Tax returns must be in by 31 January to avoid penalty

Farmers are being urged to get ahead with their self-assessment tax returns to avoid missing the 31 January 2022 filing deadline and incurring a penalty payment.

Martyn Dobinson, a partner at Saffery Champness, warns that any delays should only be the result of exceptional circumstances and must not include excuses such as not receiving a reminder from HMRC or finding the online filing system too difficult to use.

“Dealing with disputed penalty and interest notices can be time-consuming and stressful and detract from getting on with your business,’’ he advises.

See also: How does tax averaging work for farmers

For many, there will be a balancing payment to be made in respect of a 2020/21 liability and a payment on account of liability for the 2021/22 tax year by the same date.

If they are not paid on time, interest will be applied.

Acceptable reasons for late returns

HMRC will accept certain “reasonable excuses” for late payment or the late submission of a tax return, including a serious or life-threatening illness, failure of a computer or software while an online return was being prepared, or a fire, flood or theft, says Mr Dobinson.
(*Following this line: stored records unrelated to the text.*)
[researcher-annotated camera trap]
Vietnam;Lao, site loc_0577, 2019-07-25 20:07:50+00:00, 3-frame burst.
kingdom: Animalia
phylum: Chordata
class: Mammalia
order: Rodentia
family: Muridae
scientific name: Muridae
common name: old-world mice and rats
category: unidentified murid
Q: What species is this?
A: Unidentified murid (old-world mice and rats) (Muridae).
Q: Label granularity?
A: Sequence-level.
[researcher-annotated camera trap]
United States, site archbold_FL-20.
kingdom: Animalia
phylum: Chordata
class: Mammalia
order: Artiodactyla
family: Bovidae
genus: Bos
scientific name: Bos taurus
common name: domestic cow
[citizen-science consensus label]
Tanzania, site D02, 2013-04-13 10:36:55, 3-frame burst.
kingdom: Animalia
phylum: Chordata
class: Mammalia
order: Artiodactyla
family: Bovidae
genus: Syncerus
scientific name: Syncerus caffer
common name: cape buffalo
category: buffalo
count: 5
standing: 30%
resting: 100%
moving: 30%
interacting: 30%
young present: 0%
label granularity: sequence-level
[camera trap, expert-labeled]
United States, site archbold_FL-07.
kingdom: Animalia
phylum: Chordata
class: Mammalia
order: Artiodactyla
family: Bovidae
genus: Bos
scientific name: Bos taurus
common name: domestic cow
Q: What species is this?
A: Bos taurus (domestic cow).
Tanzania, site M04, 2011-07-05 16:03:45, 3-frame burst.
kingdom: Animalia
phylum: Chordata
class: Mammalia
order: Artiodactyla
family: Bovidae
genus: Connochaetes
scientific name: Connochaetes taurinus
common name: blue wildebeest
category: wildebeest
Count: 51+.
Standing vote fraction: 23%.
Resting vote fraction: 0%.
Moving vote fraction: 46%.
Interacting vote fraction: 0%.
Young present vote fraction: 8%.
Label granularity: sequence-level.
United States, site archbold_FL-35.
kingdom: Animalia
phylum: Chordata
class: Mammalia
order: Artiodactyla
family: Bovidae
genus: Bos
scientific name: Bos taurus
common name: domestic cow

Unexpected postal disruption and delays due to a disability are also cited as reasonable excuses.

But a return or payment must be sent as soon as possible after the circumstances leading to a deadline being missed are resolved, says Mr Dobinson.

Where tax obligations are missed due to Covid-19, HMRC may accept that as a reasonable excuse, he adds.

But the taxpayer must explain how they were affected by Covid-19 in their appeal and how that led to the deadline being missed.

The return or payment must still be made as soon as possible.

“Given that returns will need to be made and tax paid anyway, it’s much easier to meet the end of January tax filing and payment obligations if at all possible, rather than to have to dispute penalties and interest with HMRC,’’ said Mr Dobinson.